Auch wenn, wie hier, die Teilungserklärung aus der Zeit vor dem 01.12.2020 stamme, seien diese Grundsätze anwendbar. Bei der Auslegung einer Teilungserklärung käme es nur auf eine objektive Sicht, nicht auf subjektive Vorstellungen an, weshalb sich der Inhalt der Teilungserklärung im Laufe der Zeit ändern könne, wenn in der Teilungserklärung verwandte Begriffe einen Bedeutungswechsel erfahren. In diesem Sinne sei eine ergänzende Auslegung der Teilungserklärung möglich, in denen eine Lücke durch eine Änderung der rechtlichen Verhältnisse entstünde. Dies sei der Fall, wenn die Teilungserklärung zu einer Zeit errichtet wurde, in der der Verwalter bei der Erteilung der Zustimmungserklärung als Treuhänder der Wohnungseigentümer handelte, demgegenüber er jetzt als Organ der GdWE handele. Dies würde auch durch § 47 WEG bestätigt, der einen Anwendungsfall ergänzender Vertragsauslegung von Vereinbarung darstelle, so dass die allgemeinen Grundsätze der Auslegung von Grundbucherklärungen gelten würden. In der Regel sei nicht anzunehmen, dass Vereinbarungen von vor dem 01.12.2020, die von den Regelungen nach dem Wohnungseigentumsmodernisierungsgesetz abweichen würden, den Regelungen nach dem seit dem 01.12.2020 geltenden Regelungen gemäß dem Wohnungseigentumsmodernisierungsgesetz entgegen stehen würden (§ 47 S. 2 WEG). Die „Altvereinbarung“ müsse mithin im Sinne der durch die neue Gesetzesfassung geschaffenen Systematik verstanden werden und dem würde widersprechen, wenn der Verwalter trotz seiner („bloßen“) Organstellung selbst zustimmungsberechtigt wäre.

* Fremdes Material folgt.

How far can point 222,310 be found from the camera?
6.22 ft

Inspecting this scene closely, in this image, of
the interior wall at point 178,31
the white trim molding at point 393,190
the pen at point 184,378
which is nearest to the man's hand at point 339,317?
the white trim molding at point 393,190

BGH, Urteil vom 21.07.2023 - V ZR 90/22 -
Aus den Gründen:
Tenor
Die Revision gegen den Beschluss der 9.
Zivilkammer des Landgerichts Lüneburg vom 26. April 2022 wird auf Kosten der
Klägerin zurückgewiesen.
Der Streitwert wird für die Revisionsinstanz auf 48.000 € und in Abänderung der Wertfestsetzung in dem Beschluss der 9. Zivilkammer des Landgerichts Lüneburg vom 12. Mai 2022 und in dem Urteil des Amtsgerichts Hannover vom 8. September 2021 für die erste und die zweite Instanz ebenfalls auf jeweils 48.000 € festgesetzt.
Von Rechts wegen
Tatbestand
Die Klägerin
ist Mitglied einer Gemeinschaft der Wohnungseigentümer (GdWE), deren
Verwalterin die Beklagte ist. Nach § 7 Ziff. 3 lit. b) der
Teilungserklärung vom 26. Februar 1985 bedarf die Veräußerung des
Wohnungseigentums der Zustimmung des Verwalters. Mit Vertrag vom 29. Oktober
2020 veräußerte die Klägerin ihr Teileigentum zu einem Kaufpreis von 240.000 €
an eine Erwerberin. Die Klägerin bat um Zustimmung zu der Veräußerung, die die
Beklagte verweigerte. Das Amtsgericht hat die im Jahr 2021 eingegangene Klage
abgewiesen. Die Berufung vor dem Landgericht ist ohne Erfolg geblieben. Mit der
von dem Senat zugelassenen Revision, deren Zurückweisung die Beklagte
beantragt, verfolgt die Klägerin ihren Antrag auf Zustimmung zu der Veräußerung
weiter.
Entscheidungsgründe
I.
Nach Ansicht
des Berufungsgerichts ist die Klage bereits deshalb unbegründet, weil die
Beklagte für die Erteilung der Zustimmung zur Veräußerung nicht
passivlegitimiert ist. Nach dem nunmehr geltenden Recht komme dem Verwalter
unter Berücksichtigung der Regelungen des § 18 Abs. 1, § 9b
Abs. 1 WEG ausschließlich eine Organstellung für die Gemeinschaft zu.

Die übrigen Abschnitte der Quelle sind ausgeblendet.